The temporal component for the dose-response relationship is also important. A
CBR is not a good surrogate for some compounds when exposure and response are
separated by long periods of time (e.g., mutagenicity) such that the measured dose
does not reflect the dose that led to the response.
Metals
A dose-response relationship may be observed for many organic compounds; however, some metals may not exhibit such a correlation. High concentration of aqueous
metal can interact at the gill surface and cause toxicity without increasing total tissue concentrations by destroying the tissue or causing excessive mucous production
that will lead to reduced uptake of oxygen and suffocation. At lower concentrations,
metals will bioaccumulate; however, many factors, such as metallothionein (MT) induction, formation of detoxified granules, specific tissue affinity, and homeostatic
regulation can preclude a whole-body, dose-response relationship. Metallothionein,
an inducible protein, can sequester free metals and render them non-toxic. Induction of MT proteins is a common physiological response in many aquatic species due
to exposure to several metals including cadmium, copper, mercury, nickel, silver, and
zinc.
For many species, homeostatic regulation of internal metal concentrations maintain near constant levels in the face of variable environmental concentrations.
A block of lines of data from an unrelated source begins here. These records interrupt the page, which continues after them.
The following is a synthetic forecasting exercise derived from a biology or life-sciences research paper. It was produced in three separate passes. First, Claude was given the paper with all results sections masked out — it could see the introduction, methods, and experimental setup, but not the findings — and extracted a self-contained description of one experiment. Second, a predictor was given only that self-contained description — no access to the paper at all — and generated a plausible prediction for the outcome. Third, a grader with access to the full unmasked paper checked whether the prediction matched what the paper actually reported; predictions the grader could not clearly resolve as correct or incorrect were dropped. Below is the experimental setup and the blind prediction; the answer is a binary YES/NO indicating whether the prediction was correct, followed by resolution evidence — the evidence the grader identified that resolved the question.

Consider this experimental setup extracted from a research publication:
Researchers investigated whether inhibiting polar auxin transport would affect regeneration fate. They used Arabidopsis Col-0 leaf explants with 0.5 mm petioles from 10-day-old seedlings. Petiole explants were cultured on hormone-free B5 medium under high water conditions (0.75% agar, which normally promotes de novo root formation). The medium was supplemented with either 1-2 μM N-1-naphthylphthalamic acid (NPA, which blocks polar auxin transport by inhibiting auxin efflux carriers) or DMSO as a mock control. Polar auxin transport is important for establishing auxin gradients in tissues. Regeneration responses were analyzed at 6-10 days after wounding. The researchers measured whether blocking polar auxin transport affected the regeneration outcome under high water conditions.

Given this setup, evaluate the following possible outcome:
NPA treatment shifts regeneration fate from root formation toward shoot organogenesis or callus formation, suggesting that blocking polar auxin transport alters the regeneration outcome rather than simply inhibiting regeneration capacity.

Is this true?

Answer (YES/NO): NO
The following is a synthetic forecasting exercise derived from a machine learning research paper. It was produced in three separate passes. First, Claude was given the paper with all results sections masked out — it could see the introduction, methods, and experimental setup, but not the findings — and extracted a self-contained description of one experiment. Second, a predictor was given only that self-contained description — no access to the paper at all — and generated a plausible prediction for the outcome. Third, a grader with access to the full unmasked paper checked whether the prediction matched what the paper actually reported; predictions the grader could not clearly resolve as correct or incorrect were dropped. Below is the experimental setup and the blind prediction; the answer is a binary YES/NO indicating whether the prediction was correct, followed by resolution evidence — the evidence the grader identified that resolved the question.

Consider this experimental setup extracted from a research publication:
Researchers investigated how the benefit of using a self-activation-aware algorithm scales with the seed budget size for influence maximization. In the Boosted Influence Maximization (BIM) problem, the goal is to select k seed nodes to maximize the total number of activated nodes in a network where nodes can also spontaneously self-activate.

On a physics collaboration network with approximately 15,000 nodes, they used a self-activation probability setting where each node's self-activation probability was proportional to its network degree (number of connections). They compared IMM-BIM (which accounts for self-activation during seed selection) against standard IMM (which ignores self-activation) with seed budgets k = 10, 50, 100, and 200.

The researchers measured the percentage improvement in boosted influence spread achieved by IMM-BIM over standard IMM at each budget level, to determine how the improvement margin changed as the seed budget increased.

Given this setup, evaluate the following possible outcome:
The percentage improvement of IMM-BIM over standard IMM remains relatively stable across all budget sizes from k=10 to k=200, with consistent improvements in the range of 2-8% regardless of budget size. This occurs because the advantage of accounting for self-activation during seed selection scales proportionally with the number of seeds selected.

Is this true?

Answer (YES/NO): NO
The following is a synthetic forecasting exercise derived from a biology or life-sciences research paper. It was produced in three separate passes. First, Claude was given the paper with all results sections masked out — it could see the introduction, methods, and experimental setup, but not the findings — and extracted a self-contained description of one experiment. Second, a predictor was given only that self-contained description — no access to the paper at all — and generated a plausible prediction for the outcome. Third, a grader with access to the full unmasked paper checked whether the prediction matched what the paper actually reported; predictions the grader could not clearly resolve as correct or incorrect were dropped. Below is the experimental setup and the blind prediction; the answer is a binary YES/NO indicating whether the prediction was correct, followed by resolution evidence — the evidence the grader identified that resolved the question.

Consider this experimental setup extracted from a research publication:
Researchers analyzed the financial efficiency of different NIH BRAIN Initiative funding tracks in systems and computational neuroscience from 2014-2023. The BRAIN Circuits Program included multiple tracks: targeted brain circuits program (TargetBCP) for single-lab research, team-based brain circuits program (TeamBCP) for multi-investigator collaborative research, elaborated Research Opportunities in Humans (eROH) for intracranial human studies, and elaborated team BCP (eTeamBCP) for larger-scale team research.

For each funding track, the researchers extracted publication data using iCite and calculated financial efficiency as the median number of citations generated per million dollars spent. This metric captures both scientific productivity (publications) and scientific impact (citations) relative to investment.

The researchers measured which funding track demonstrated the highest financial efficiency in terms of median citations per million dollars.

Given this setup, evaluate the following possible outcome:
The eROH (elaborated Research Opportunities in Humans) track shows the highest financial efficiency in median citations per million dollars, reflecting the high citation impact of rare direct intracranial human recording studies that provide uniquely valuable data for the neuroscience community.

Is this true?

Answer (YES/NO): NO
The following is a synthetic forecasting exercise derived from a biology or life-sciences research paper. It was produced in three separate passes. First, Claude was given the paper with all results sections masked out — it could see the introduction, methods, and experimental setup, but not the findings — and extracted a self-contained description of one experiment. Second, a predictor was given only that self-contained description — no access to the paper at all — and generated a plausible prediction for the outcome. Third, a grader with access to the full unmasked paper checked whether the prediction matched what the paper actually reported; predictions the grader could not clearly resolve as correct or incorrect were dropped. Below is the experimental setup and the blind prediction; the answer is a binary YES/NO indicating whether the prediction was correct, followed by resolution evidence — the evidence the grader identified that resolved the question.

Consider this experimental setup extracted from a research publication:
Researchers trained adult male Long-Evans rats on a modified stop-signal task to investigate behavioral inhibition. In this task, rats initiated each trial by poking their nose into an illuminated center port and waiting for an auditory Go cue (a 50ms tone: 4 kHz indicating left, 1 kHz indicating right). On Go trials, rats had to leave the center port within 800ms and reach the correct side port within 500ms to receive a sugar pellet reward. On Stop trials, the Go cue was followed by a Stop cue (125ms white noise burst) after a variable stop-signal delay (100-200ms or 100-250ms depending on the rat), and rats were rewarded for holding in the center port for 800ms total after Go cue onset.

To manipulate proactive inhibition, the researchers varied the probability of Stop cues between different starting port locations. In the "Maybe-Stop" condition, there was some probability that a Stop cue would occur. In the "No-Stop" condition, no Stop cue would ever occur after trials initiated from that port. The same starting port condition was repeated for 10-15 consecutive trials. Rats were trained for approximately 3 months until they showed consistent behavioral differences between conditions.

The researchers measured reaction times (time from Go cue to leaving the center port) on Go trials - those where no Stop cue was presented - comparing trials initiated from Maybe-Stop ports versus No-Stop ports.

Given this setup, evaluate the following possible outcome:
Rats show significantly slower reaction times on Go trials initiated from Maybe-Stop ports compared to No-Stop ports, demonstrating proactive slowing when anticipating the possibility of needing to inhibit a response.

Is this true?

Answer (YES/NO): YES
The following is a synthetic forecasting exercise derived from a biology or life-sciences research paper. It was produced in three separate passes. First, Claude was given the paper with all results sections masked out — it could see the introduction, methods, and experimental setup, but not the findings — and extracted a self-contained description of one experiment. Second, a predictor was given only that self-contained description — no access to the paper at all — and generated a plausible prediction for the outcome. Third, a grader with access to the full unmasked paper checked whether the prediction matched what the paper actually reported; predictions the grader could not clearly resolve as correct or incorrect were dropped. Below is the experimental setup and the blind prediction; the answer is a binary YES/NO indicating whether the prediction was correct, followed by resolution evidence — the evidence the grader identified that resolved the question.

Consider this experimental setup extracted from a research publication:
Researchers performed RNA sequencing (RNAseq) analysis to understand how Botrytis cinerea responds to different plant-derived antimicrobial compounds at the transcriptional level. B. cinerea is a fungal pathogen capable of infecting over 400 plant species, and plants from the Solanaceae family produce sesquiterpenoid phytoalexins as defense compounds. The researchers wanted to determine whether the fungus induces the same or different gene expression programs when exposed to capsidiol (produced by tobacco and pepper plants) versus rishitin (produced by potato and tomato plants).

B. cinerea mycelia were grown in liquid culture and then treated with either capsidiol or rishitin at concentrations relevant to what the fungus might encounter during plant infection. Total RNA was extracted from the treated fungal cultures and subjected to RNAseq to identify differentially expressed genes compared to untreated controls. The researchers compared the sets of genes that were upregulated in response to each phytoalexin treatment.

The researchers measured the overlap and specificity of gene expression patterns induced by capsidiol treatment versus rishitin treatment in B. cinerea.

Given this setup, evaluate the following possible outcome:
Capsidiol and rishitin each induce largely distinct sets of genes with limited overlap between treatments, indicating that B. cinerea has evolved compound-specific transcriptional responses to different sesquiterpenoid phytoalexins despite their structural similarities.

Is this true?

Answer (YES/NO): YES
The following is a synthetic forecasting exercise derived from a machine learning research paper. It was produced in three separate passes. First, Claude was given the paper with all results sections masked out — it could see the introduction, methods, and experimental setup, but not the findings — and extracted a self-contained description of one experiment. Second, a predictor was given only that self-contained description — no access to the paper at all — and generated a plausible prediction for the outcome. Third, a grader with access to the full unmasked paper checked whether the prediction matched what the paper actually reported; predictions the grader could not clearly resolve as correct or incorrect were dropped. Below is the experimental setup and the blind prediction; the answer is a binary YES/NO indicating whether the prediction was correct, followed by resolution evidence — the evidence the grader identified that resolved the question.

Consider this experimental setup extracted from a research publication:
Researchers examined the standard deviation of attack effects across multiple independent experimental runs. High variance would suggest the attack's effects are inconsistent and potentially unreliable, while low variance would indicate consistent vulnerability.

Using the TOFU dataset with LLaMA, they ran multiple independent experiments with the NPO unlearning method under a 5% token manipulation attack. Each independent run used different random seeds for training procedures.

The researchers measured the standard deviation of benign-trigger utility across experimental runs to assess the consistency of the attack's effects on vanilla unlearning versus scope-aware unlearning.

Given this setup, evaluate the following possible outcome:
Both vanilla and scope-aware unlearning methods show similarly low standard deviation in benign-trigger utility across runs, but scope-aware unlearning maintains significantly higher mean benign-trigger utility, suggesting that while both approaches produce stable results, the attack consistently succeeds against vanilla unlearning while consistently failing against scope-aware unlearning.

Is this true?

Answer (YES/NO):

For
those species that are considered regulators, homeostatic control of metal concentrations in tissue will likely be exceeded at some exposure concentration, resulting
in increases in whole-body concentrations that may exhibit a dose-response relationship. According to Rainbow and Dallinger (1993), regulation of metals at the
whole-body level is not common in invertebrates and is somewhat restricted to essential elements (e.g., copper and zinc). These authors also note that some species that
are considered net accumulators will exhibit regulation at the tissue level, which may
affect the concentration at the site of action and the assumption that whole-body
residues are a surrogate for concentrations at the site of action.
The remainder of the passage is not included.